Toutefois, ces Jeux ont également connu leur lot de controverses. Il y a d’abord eu celle liée au fait que ces Jeux d’hiver aient été dépendants à 100% de la neige artificielle, contre 90% à Pyeongchang en 2018 et 80% à Sotchi en 2014. La question de la naturalisation d’athlètes étrangers sans qu’ils soient contraints d’abandonner leur nationalité d’origine à l’inverse du citoyen lambda, a suscité de nombreux débats.
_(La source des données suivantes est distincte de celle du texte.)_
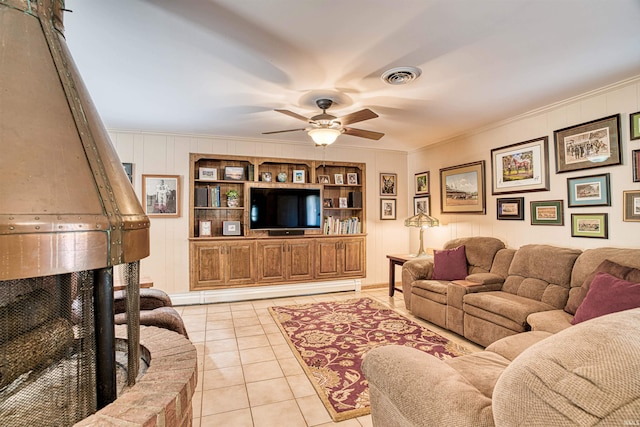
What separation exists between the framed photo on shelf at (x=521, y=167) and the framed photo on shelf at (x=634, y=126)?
0.71 m

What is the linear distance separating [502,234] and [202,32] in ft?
12.5

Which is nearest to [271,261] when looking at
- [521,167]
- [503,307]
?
[503,307]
Le paysage « dystopique » du site olympique de Shougang, qui a accueilli les épreuves de « big air », n’a pas fait l’unanimité parmi les spectateurs étrangers qui n’ont pas associé ses hauts fourneaux à la fin d’une ère industrielle dans la capitale chinoise. La disqualification de deux espoirs sud-coréens lors d’une épreuve de patinage de vitesse remportée par un athlète chinois, est venue tendre un peu plus les relations entre la Corée du Sud et la Chine, sur fond d’accusations d’appropriation culturelle. Surtout, la vidéo d’une femme atteinte de troubles mentaux, probablement victime d’un trafic d’épouses, retrouvée une chaine en métal autour du cou dans une cahute d’un village du Jiangsu, a suscité l’indignation des internautes et est venue ternir l’éclat des Jeux.

Une question subsiste : à combien s’est élevée la facture de ces JO ? Officiellement, elle serait de 3,9 milliards de $, dépassant de peu les 3 milliards que Pékin s’était fixé initialement*. Cela en ferait des Jeux d’hiver les moins onéreux des deux dernières décennies. Mais est-ce réellement le cas ?

Certes, environ 60% des sites olympiques de 2022 ont été hérités des JO d’été de 2008. C’est le cas de l’emblématique « Nid d’oiseau » qui a accueilli les cérémonies d’ouverture et de clôture des Jeux, ou encore du « Cube d’eau » transformé en « Cube de glace » pour accueillir les épreuves de curling. Parmi les quelques édifices construits spécialement pour les Jeux d’hiver, figurent « le Ruban de glace », un anneau couvert de 12 000 places dédié au patinage de vitesse (235 millions de $), et un centre national pour le ski de fond à Yanqing (100 millions de $). Au total, Pékin avait prévu un budget de 1,5 milliard de $. Le Financial Times rapporte que la ville aurait en fait dépensé le double.

Ces calculs ne comprennent pas de nombreux projets d’infrastructures, comme le train à grande vitesse entre Pékin et Zhangjiakou (1 milliard de $) ou encore l’autoroute adjacente (5,6 milliards de $). L’argument de Pékin et CIO est, qu’avec ou sans ces JO, ces projets auraient été construits d’une manière ou d’une autre et vont contribuer au développement économique de la région.

C’est sans compter sur le coût sanitaire de ces Jeux, durant lesquels des dizaines de milliers de tests ont été réalisés chaque jour. A titre de comparaison, Tokyo avait dépensé 2,8 milliards de $ en matière de prévention sanitaire.

Selon le média américain Insider, le total des dépenses se rapprocherait plutôt des 38,5 milliards de $, soit dix fois plus que le montant dévoilé par Pékin. En comparaison, Sotchi avait investi plus de 50 milliards de $, dont la moitié en dépenses d’infrastructures. Mais pour le prestige international de la Chine, rien n’est trop beau, rien n’est trop cher.

* Pour mémoire, Pékin avait dépensé 6,8 milliards de $ pour ses Jeux d’été en 2008. Là encore, c’était sans compter les dizaines de milliards nécessaires à la construction de stades, de lignes de métro et du terminal 3 de l’aéroport.